Sunny weather on Saturday made history, according to National Grid. Solar PV connected to the distribution system reduced the draw on the main transmission system in the afternoon to a lower level than it had been overnight on Friday.
That has never happened before, said the system operator.
“On Saturday 25 March 2017 transmissions system demand in Great Britain was for the first time ever lower during the afternoon than it was overnight due to high solar PV generation,” National Grid’s control room said via Twitter.
Duncan Burt, National Grid’s head of real time operations, used the same platform to suggest solar was literally “turning GB grid demand upside down”.
Solar makes business case for battery storage
Installed solar PV capacity increased 19% to 11.46GW in the year to December 2016, according to government data, with a further 3GW in the planning system. The technology is the UK’s single biggest form of renewable generation, if offshore and onshore wind are counted as separate categories.

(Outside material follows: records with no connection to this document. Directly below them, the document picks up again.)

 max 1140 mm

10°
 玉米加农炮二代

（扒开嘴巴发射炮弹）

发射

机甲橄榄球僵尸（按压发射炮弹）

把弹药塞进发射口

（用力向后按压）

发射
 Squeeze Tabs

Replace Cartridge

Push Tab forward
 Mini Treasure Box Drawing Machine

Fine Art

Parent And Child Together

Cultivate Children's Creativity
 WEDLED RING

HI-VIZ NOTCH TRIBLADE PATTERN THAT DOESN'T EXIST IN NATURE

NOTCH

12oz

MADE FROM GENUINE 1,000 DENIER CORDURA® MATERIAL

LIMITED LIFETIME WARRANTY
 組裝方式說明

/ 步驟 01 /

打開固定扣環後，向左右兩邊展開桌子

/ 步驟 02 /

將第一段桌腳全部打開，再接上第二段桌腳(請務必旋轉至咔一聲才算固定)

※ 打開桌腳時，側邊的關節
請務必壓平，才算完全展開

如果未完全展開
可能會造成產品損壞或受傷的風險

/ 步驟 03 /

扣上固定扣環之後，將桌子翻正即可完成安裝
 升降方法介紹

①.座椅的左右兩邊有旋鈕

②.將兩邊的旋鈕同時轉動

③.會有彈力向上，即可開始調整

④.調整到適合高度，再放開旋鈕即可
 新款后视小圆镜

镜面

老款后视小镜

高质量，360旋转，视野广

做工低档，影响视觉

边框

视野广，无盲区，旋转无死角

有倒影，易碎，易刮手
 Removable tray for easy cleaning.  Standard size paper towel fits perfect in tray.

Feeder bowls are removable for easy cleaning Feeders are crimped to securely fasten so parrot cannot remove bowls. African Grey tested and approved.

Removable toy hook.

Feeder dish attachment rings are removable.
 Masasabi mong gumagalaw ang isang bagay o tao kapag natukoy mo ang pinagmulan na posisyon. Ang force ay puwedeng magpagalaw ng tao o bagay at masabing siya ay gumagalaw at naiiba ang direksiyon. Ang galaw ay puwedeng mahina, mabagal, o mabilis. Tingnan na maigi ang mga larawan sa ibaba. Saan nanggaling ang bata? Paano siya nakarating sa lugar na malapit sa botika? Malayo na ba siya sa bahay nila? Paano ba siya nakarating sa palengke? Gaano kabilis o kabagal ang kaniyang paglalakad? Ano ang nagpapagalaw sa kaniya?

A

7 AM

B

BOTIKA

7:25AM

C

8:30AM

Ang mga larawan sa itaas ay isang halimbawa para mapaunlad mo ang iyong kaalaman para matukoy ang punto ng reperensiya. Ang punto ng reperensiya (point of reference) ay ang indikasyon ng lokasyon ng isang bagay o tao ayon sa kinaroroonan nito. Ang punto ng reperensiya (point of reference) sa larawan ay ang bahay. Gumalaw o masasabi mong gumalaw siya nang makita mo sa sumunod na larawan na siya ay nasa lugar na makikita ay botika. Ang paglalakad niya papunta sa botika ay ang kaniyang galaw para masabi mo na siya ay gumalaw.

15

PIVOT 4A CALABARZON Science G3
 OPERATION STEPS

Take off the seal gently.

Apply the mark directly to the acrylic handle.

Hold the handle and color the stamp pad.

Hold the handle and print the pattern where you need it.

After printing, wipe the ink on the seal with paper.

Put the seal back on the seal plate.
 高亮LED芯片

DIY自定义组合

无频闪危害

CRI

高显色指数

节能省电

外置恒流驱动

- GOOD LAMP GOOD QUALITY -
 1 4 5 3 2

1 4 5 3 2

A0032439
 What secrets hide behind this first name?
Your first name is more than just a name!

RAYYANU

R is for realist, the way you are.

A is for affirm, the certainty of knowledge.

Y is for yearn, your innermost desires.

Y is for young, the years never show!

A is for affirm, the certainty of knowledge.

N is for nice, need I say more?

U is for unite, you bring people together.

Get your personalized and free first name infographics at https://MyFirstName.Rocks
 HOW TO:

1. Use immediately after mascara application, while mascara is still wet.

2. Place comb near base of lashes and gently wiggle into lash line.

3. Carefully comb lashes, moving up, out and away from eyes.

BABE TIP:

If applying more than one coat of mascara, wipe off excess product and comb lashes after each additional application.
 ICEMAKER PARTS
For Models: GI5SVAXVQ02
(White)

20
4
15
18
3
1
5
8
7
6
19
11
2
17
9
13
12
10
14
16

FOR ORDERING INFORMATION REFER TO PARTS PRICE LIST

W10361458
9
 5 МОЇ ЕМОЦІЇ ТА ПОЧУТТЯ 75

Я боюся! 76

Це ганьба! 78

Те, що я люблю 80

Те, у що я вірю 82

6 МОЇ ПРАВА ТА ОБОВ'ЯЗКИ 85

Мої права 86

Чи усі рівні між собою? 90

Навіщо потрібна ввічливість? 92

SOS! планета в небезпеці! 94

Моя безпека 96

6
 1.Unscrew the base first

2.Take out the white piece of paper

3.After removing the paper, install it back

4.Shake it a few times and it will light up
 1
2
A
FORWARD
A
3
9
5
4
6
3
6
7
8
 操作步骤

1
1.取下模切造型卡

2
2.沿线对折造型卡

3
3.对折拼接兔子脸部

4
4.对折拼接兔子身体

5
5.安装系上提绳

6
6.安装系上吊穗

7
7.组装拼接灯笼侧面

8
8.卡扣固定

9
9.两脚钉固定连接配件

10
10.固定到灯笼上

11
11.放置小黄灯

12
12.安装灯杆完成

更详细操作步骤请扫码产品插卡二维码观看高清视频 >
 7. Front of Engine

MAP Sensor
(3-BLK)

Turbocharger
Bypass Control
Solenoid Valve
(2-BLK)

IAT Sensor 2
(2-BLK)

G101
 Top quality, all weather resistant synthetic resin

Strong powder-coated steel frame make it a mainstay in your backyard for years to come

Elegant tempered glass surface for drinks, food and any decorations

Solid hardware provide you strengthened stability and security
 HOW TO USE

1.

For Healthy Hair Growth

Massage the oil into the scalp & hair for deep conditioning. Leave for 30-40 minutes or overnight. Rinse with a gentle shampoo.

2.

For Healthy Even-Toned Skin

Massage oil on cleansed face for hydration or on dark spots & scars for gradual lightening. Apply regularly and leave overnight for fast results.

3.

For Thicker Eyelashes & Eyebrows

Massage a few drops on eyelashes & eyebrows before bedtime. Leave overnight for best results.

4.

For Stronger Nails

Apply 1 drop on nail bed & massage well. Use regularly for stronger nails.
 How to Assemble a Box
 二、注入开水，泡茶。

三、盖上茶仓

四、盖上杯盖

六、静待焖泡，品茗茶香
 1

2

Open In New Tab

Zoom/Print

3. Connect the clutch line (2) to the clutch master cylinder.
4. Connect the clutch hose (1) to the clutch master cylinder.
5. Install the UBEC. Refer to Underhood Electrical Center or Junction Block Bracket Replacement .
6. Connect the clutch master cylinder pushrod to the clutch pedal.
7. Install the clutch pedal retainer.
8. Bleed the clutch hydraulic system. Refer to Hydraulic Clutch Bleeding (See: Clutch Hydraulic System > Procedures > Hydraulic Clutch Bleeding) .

The growing volume of wind and solar is creating a significant challenge for National Grid.
On a sunny, windy day, like Saturday 25 March, the system operator would have paid generators not to export their power onto the transmission system simply because there was nowhere for it to go.
While paying wind farms to turn off tends to rile some sections of the press, and their readers, the system operator has to keep the transmission system stable at 50Hz. Too much power drives up frequency. Too little creates a drop. Both situations, if not quickly managed, could, in the worst case scenario, lead to total system blackout.
Meanwhile, virtually all solar PV is connected to the distribution network, which is controlled by regional grid operators, giving National Grid limited visibility of what is happening on the system and where. That compounds the challenge of balancing the national system and which is why National Grid and local network operators such as Western Power Distribution are trialling ‘footroom’ services, which ask businesses to use more power or turn off their on-site generation and draw from the grid when there is too much power on the system.
Demand-Turn Up (DTU) is one such service. Launched last year, National Grid this year extended DTU so that it runs from March to October. However, Saturday’s sunny weather came two days before the 2017 service commences.
In the longer term, battery storage could absorb excess power from renewable generation, and provide extra capacity when there is less sun and wind.
But there is some debate around how great a role storage will play, and how quickly.
While government recently suggested around 4GW of battery storage may be in operation by 2033, policymakers have a chequered record of reading market auguries.
National Grid has forecast a range of estimates for storage by 2040. While its lowest forecast is not dissimilar to government’s latest projections, its high end scenario tops 18GW.
Meanwhile, Carbon Brief reports that National Grid system operator director, Cordi O Hara, has suggested that 8GW of battery storage could be connected within five years if costs continue to fall at the current rate.
Other market participants also believe a storage ‘boom’ is more imminent. Centrica, for example, predicts a “rush of investment … to start being noticeable from June this year.”
With summer peak demand falling 10% year on year, the system operator will probably be hoping that prediction is closer to the mark than the government’s.